* _Text shown_:

§ §

The 660Ti (mid-range chip for the Kepler gen at $300) outperforms last gen top chip, the GTX580. The GTX660 (4th highest performing Kepler) outperforms last gen's 2nd highest chip, the 570.

B. As big of an AMD supporter as you are, you should be very happy NVIDIA sold GTX680s for $500 instead of $200. (or even $300) Know why? _Not one person on the planet would have bought an AMD part if GTX680s cost $200. Everyone would have GTX680s and AMD would be out of business.
_
C. $500 is not NVIDIA's high end price point now. If people stop buying their $750-$1000 cards, prices may come back down to $500, but I wouldn't count on it unless AMD actually competes. If you want to blame anyone for NVIDIA's pricing, blame AMD. Look at their last launch the 290X. Yes, they caught up to the Titan in performance in the 50db meltdown mode, but the cards were definitely second class compared to Titans and 780s. Noisey little blast furnaces, while NV was selling cool and quiet cards.

Roy Taylor of AMD says "We love competition!" and "You ain't seen nothing yet!" but their engineering isn't backing him up to date. Maybe we'll see a change today with their announcement, but until they actually compete NVIDIA will charge first tier prices and AMD will take the scraps and keep losing market share.


----------



## rtwjunkie (Sep 25, 2014)

DaedalusHelios said:


> I don't know if anybody here can say the gtx 980 is a midrange card as a "fact" unless Nvidia confirms it with you though. Or are you saying you consider it a midrange card and that is your opinion? Fact and opinion are not the same thing. Maybe you have information you are breaking NDA on?
> 
> Why do you consider GTX 680 a midrange card? It filled the "high end" single GPU spot in the Nvidia GTX 600 series product lineup.


 
What he is referring to is not the cards being midrange, but the chips used IN those cards.  And on that matter he is correct.  The current high-end card is built on the mid-range Maxwell(GM204).  GM200 is nearly ready, thus your high-end chip will be released eventually to a high(er) end card that no one here can actually guess correctly at yet.


----------



## frdmftr (Sep 25, 2014)

JethroBodine said:


> A. NVIDIA sells on performance, not wafer size. People buy based on performance, not wafer size.
> 
> http://www.techpowerup.com/reviews/Zotac/GeForce_GTX_660/27.html
> 
> ...


 
In all honesty I should have compared it to the 560ti to be fair as this was the fully enabled GF 114 at $250

Also, I have been a loyal Nvidia customer since my first video card, the MMX 440? There is even a pic of my 660SLI setup posted on Nvidia's site. My current set up is a 290x with a GTX 480 as my PhysX Card. The 660's were moved to my kids computers and I sold my GTX 680, I can provide you a link to my craigslist post when I sold that card.

§ §

* _The data_:

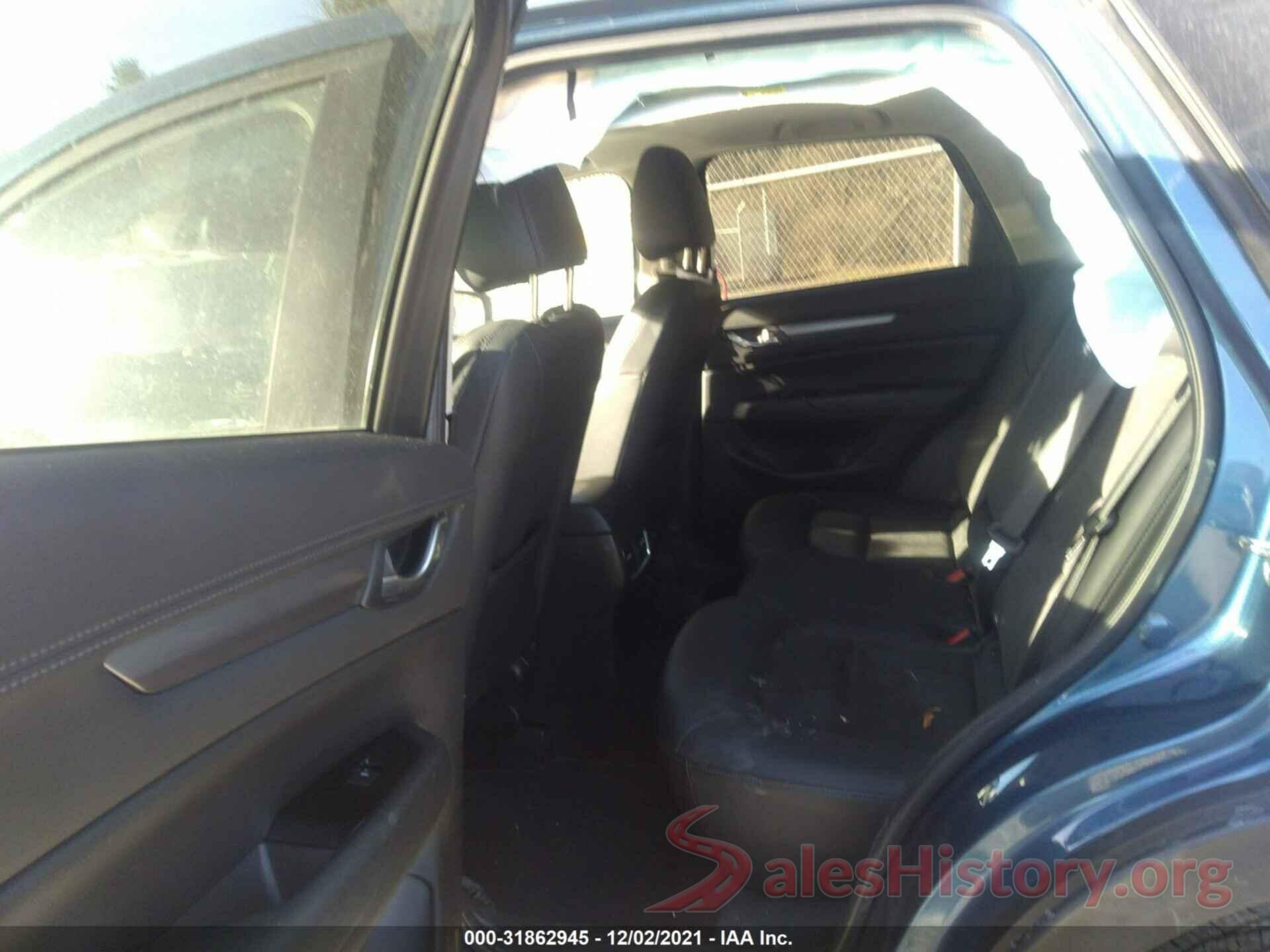 JM3KFBCM3K0597463 2019 MAZDA CX-5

§ §

* _Task set_:
A - Rewrite the stretch of the forum thread from "B. As big of" through "and quiet cards.", putting "space heaters" in place of "blast furnaces".
B - Which forum usernames appear in the forum thread, either as posters or as quoted members?

* _Exercise solutions_:
A -
B. As big of an AMD supporter as you are, you should be very happy NVIDIA sold GTX680s for $500 instead of $200. (or even $300) Know why? _Not one person on the planet would have bought an AMD part if GTX680s cost $200. Everyone would have GTX680s and AMD would be out of business.
_
C. $500 is not NVIDIA's high end price point now. If people stop buying their $750-$1000 cards, prices may come back down to $500, but I wouldn't count on it unless AMD actually competes. If you want to blame anyone for NVIDIA's pricing, blame AMD. Look at their last launch the 290X. Yes, they caught up to the Titan in performance in the 50db meltdown mode, but the cards were definitely second class compared to Titans and 780s. Noisey little space heaters, while NV was selling cool and quiet cards.

B -
rtwjunkie
DaedalusHelios
frdmftr
JethroBodine